Delaware Code
Chapter 64. REGULATION OF MANAGED CARE ORGANIZATIONS
§ 6404. Certificate of authority; when required; application and issuance.

(a) No person shall establish, operate or engage in the business of a managed care organization or enter this State for the purpose of enrolling persons in a managed care organization without first obtaining a certificate of authority from the Insurance Commissioner. A foreign corporation shall not be eligible to apply for such certificate of authority unless it has first qualified to do business in this State as a foreign corporation pursuant to § 371 of Title 8.
(b) Application for a certificate of authority as a managed care organization shall be made on forms promulgated by the Insurance Commissioner and shall contain such information as the Commissioner shall by regulation require.
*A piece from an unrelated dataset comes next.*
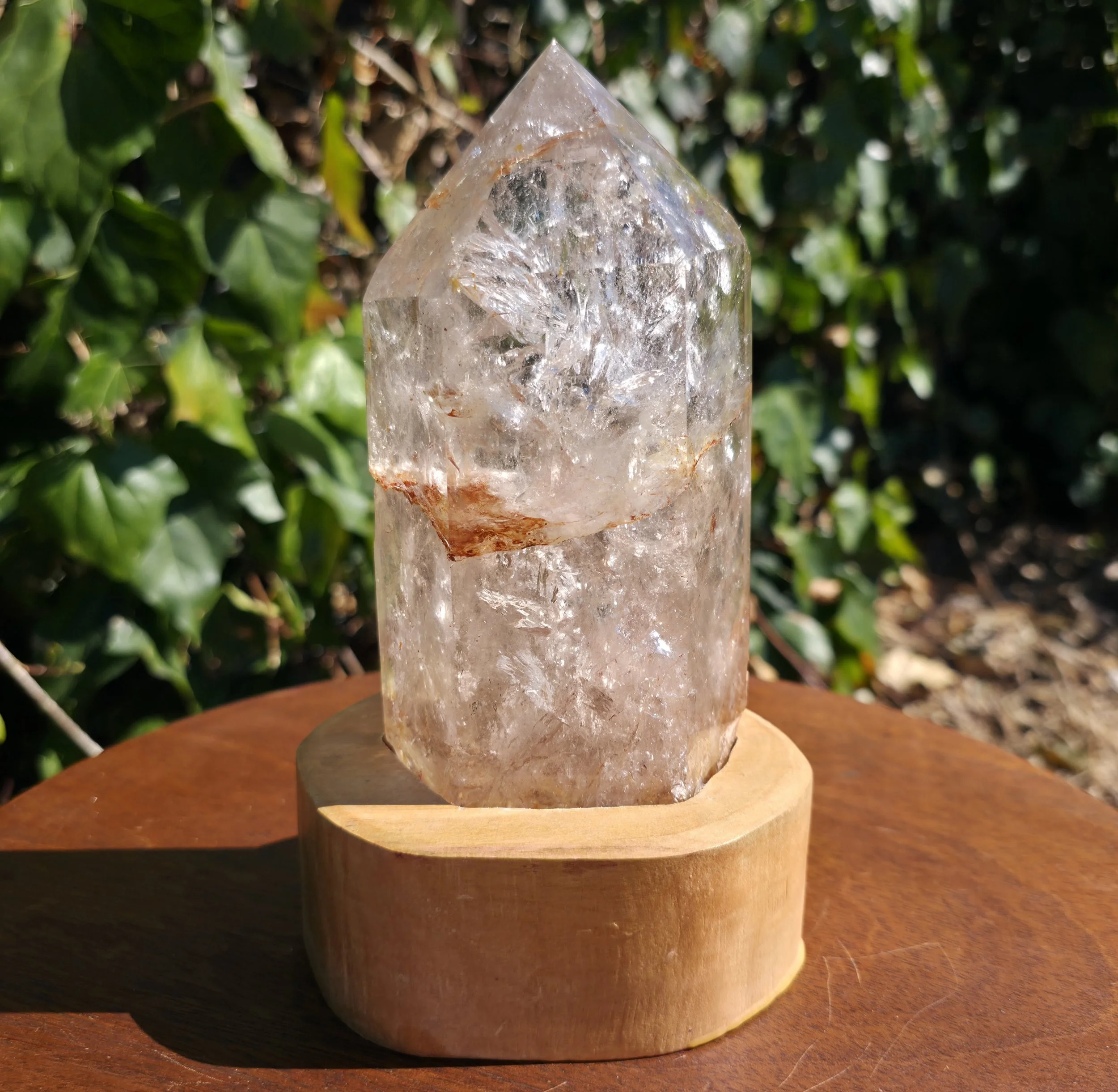 Clear Quartz Point w/Hematite Inclusions on Wood Stand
The application shall be accompanied by copies of any documents which the Insurance Commissioner shall by regulation require and copies of the following documents:

(1) Certificate of incorporation;
(2) Bylaws;
(3) A list of the names and addresses of the members of the board of directors or other governing body of the corporation and its principal officers;
(4) A statement of the geographic areas in which the managed care organization proposes to operate;
(5) A statement describing how the managed care organization shall operate, including its anticipated enrollment, its basic health services, its personnel, the proposed method of marketing and a financial plan which includes a projection of operating results for the first 3 years of operation;
(6) A statement identifying the states where the managed care organization is authorized to operate, any states where it has pending an application for authorization to operate; and States where it has been cited for a violation of any laws or legislation and an explanation of any such alleged violation, including the status or outcome;
(7) Forms of proposed contracts to be offered for members who enroll on a direct payment or standard group basis;
(8) Tables of rates to be charged for such contracts or statement of the rating formulas to be used in lieu of fixed rates; and
(9) Financial statements showing the applicant's assets, liabilities and sources of financial support; provided that if the applicant's financial affairs are audited by an independent certified public accountant, a copy of the applicant's most recent certified financial statement shall be deemed to satisfy this requirement.
(c) Within 60 days of receipt of an application for issuance of a certificate of authority, the Department shall determine whether the applicant, with respect to health-care services to be furnished:

(1) Has demonstrated the ability to provide such health-care services in a manner assuring availability, accessibility and continuity of services;
(2) Has arrangements for an ongoing health-care quality assurance program concerning health-care processes;
(3) Has the capability to comply with all applicable rules and regulations promulgated by the Department;
(4) Has the capability to provide or arrange for the provision to its enrollees of basic health-care services on a prepaid basis through insurance or otherwise, except to the extent of reasonable requirements of co-payments; and
(5) Has the staff and facilities to directly provide at least half of the outpatient medical care costs of its anticipated enrollees on a prepaid basis.
(d) The Commissioner shall issue a certificate of authority to the applicant when the applicant has shown to the Commissioner's satisfaction that:

(1) The applicant meets or is able to meet the requirements of this title as set forth herein;
(2) Arrangements have been made by the applicant reasonably to assure provision of the services covered by its contracts; and
(3) The applicant is financially responsible and able to meet its obligations to members.